**What is asked**: In the science-fiction scenario in the forum passage, what brings aviation to a near stop?

══ Given passage ══

Scratch building a strictly defense platform might be easier than an oils drilling platform. A couple lengths of PVC pipe for the "legs" and build up some boxy "decks". A nice Aegis type radar tower and VLS missile launchers would be interesting. An Aegis class ship on a fixed platform defending a vital harbor or coastline.
" Somewhere, between half true, and completely crazy, is a rainbow of nice colours "
Tophe the Wise

jcf

Quote from: kerick on January 03, 2014, 10:33:41 AM
Scratch building a strictly defense platform might be easier than an oils drilling platform. A couple lengths of PVC pipe for the "legs" and build up some boxy "decks". A nice Aegis type radar tower and VLS missile launchers would be interesting. An Aegis class ship on a fixed platform defending a vital harbor or coastline.

Fort Drum redux for the 21st century?  ;D

http://en.wikipedia.org/wiki/Fort_Drum_(El_Fraile_Island)

Although, I'm not sure what you'd be defending against with fixed coastal fortifications in this day and age.  ;)

On the other hand, sci-fi scenario now, perhaps increased vulcanism worldwide leads to an atmosphere so
heavily polluted with volcanic dust that aviation as we know it grinds to a near stop. So the surface
warship regains its paramount role and the ACV, in full-skirt and SES sidewall designs, finally comes into
its own. Aviation largely returns to the reciprocating engine, with the exception of helicopter turboshafts,
due to the requirement to highly filter incoming air to prevent component destruction. The boats, ships
and ACVs can relatively easily carry the massive, high-flow rate filters required to operate air-hungry turbine
engines, and, most importantly, the crew required to clean them out constantly.

═══
══ Stored data ══

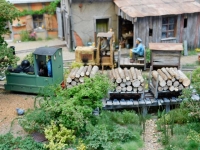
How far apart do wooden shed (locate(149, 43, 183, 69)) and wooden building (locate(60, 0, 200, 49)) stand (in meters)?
2.94

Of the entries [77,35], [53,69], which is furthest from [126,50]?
[53,69]

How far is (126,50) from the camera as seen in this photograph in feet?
58.3

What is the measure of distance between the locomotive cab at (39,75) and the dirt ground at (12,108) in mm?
322

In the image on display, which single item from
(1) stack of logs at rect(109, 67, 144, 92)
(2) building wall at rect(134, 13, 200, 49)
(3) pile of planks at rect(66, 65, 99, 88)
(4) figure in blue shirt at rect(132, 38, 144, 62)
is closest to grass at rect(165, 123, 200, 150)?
(1) stack of logs at rect(109, 67, 144, 92)

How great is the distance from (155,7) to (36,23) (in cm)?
898

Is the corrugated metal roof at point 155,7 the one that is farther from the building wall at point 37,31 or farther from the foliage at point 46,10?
the building wall at point 37,31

═══

**Final result**: Increased vulcanism worldwide leaves the atmosphere heavily polluted with volcanic dust.